╭──

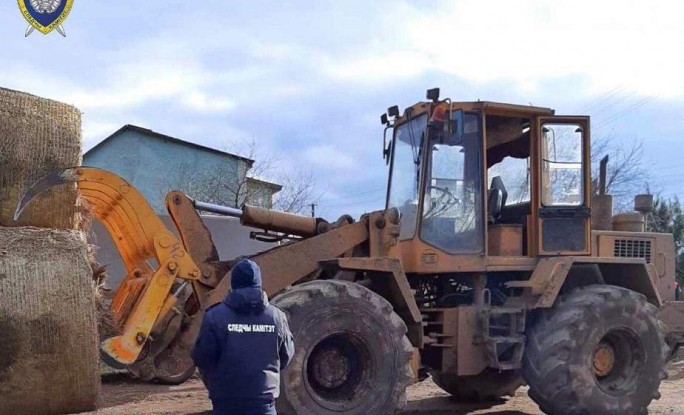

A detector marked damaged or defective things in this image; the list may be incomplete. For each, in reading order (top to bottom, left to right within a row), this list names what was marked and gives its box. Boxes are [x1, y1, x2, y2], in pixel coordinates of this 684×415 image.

rusty wheel loader [16, 88, 684, 415]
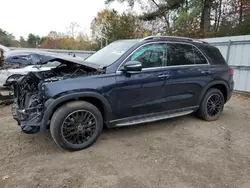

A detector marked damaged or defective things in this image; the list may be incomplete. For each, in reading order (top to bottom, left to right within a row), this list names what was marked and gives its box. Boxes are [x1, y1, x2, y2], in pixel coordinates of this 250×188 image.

crushed hood [4, 50, 99, 70]
damaged dark blue suv [11, 36, 234, 151]
damaged front bumper [12, 100, 43, 134]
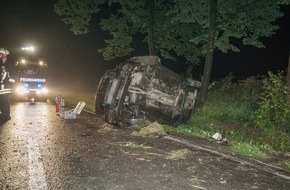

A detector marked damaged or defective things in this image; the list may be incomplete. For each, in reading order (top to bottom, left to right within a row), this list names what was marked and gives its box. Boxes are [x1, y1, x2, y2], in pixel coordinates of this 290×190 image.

crumpled car body [94, 55, 201, 126]
overturned car [94, 56, 201, 126]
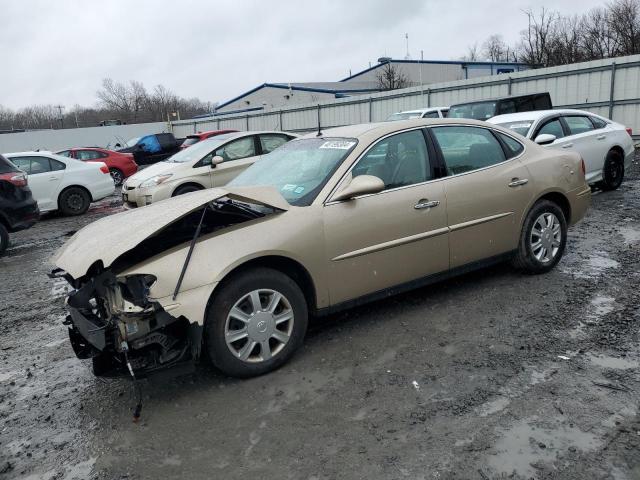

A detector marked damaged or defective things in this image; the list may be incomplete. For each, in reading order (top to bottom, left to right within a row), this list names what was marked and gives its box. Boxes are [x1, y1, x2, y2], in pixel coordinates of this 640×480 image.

front end damage [58, 268, 202, 376]
front end damage [51, 189, 286, 376]
bent hood [52, 186, 290, 280]
damaged gold sedan [50, 119, 592, 378]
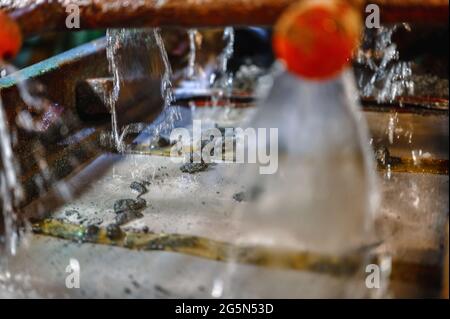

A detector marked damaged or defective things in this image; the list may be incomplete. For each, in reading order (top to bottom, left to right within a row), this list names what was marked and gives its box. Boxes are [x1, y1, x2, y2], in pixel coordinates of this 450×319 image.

corroded pipe [1, 0, 448, 38]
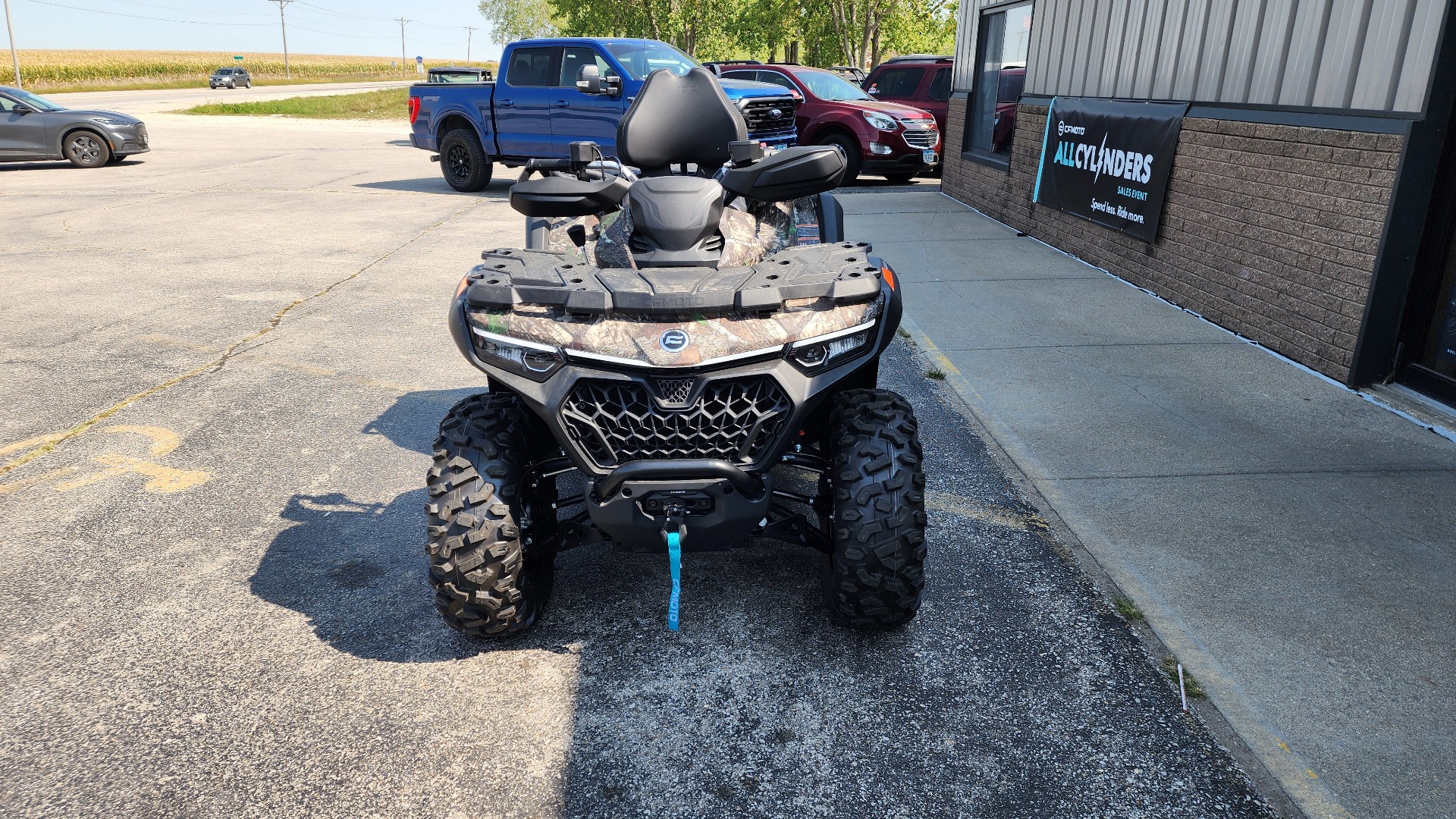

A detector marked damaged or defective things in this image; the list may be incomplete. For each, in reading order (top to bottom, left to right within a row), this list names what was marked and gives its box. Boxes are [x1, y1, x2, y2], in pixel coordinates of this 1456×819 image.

crack in pavement [0, 198, 489, 478]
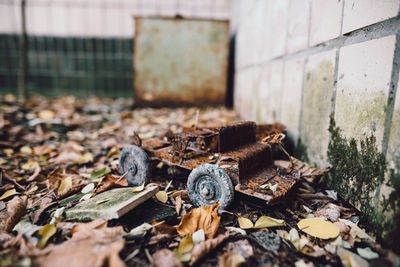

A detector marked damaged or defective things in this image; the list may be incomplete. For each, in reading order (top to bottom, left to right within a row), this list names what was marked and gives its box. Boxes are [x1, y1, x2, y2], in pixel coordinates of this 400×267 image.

rusty metal panel [134, 16, 228, 107]
corroded metal body [134, 16, 228, 107]
rusty toy car [119, 121, 324, 209]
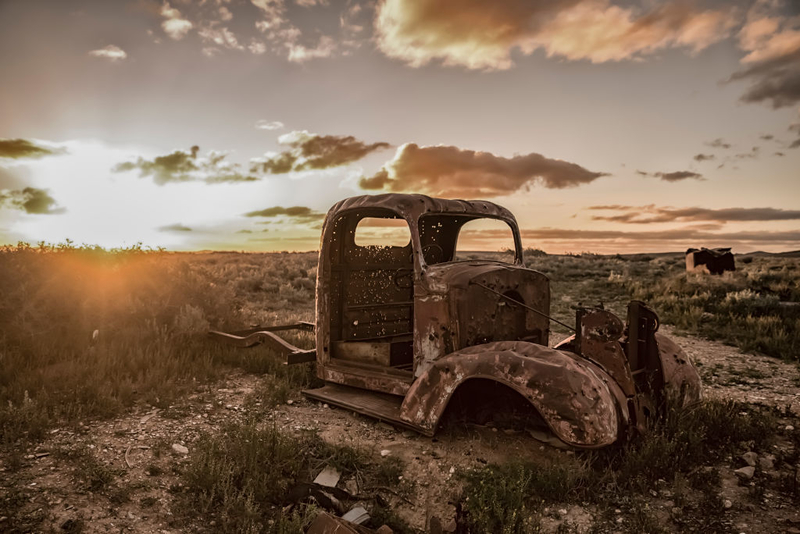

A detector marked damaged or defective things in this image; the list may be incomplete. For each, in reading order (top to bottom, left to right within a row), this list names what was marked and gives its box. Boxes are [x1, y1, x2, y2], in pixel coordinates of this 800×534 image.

peeling rusted metal [211, 195, 700, 450]
rusted truck wreck [212, 195, 700, 450]
distant rusted vehicle [212, 195, 700, 450]
rusted front fender [398, 344, 624, 448]
rusted metal fragment [400, 344, 624, 448]
distant rusted vehicle [684, 249, 736, 276]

╰──

• **PROBLEM REQUIREMENTS**:
Convert the lines of all the rows above into one numbered list, skipping blank lines and leaving the pictures out.

• **REPLY TO THE EXERCISE**:
1. A detector marked damaged or defective things in this image; the list may be incomplete. For each, in reading order (top to bottom, left to right within a row), this list names what was marked and gives its box. Boxes are [x1, y1, x2, y2], in pixel coordinates of this 684×415 image.
2. rusty wheel loader [16, 88, 684, 415]
3. A detector marked damaged or defective things in this image; the list may be incomplete. For each, in reading order (top to bottom, left to right within a row), this list names what was marked and gives its box. Boxes are [x1, y1, x2, y2], in pixel coordinates of this 250×188 image.
4. crushed hood [4, 50, 99, 70]
5. damaged dark blue suv [11, 36, 234, 151]
6. damaged front bumper [12, 100, 43, 134]
7. A detector marked damaged or defective things in this image; the list may be incomplete. For each, in reading order (top to bottom, left to right within a row), this list names what was marked and gives its box. Boxes are [x1, y1, x2, y2], in pixel coordinates of this 290×190 image.
8. crumpled car body [94, 55, 201, 126]
9. overturned car [94, 56, 201, 126]
10. A detector marked damaged or defective things in this image; the list may be incomplete. For each, in reading order (top to bottom, left to right within a row), this list names what was marked and gives its box. Boxes are [x1, y1, x2, y2], in pixel coordinates of this 640×480 image.
11. front end damage [58, 268, 202, 376]
12. front end damage [51, 189, 286, 376]
13. bent hood [52, 186, 290, 280]
14. damaged gold sedan [50, 119, 592, 378]
15. A detector marked damaged or defective things in this image; the list may be incomplete. For each, in reading order (top to bottom, left to right within a row), this list names what was marked and gives its box. Boxes are [x1, y1, x2, y2], in pixel coordinates of this 450×319 image.
16. corroded pipe [1, 0, 448, 38]
17. A detector marked damaged or defective things in this image; the list may be incomplete. For each, in reading order (top to bottom, left to right within a row), this list names what was marked and gives its box. Boxes are [x1, y1, x2, y2], in pixel coordinates of this 1456×819 image.
18. crack in pavement [0, 198, 489, 478]
19. A detector marked damaged or defective things in this image; the list may be incomplete. For each, in reading order (top to bottom, left to right within a row), this list names what was marked and gives its box. Boxes are [x1, y1, x2, y2], in pixel coordinates of this 400×267 image.
20. rusty metal panel [134, 16, 228, 107]
21. corroded metal body [134, 16, 228, 107]
22. rusty toy car [119, 121, 324, 209]
23. A detector marked damaged or defective things in this image; the list may be incomplete. For each, in reading order (top to bottom, left to right within a row), this list names what was marked and gives its box. Boxes are [x1, y1, x2, y2], in pixel coordinates of this 800×534 image.
24. peeling rusted metal [211, 195, 700, 450]
25. rusted truck wreck [212, 195, 700, 450]
26. distant rusted vehicle [212, 195, 700, 450]
27. rusted front fender [398, 344, 624, 448]
28. rusted metal fragment [400, 344, 624, 448]
29. distant rusted vehicle [684, 249, 736, 276]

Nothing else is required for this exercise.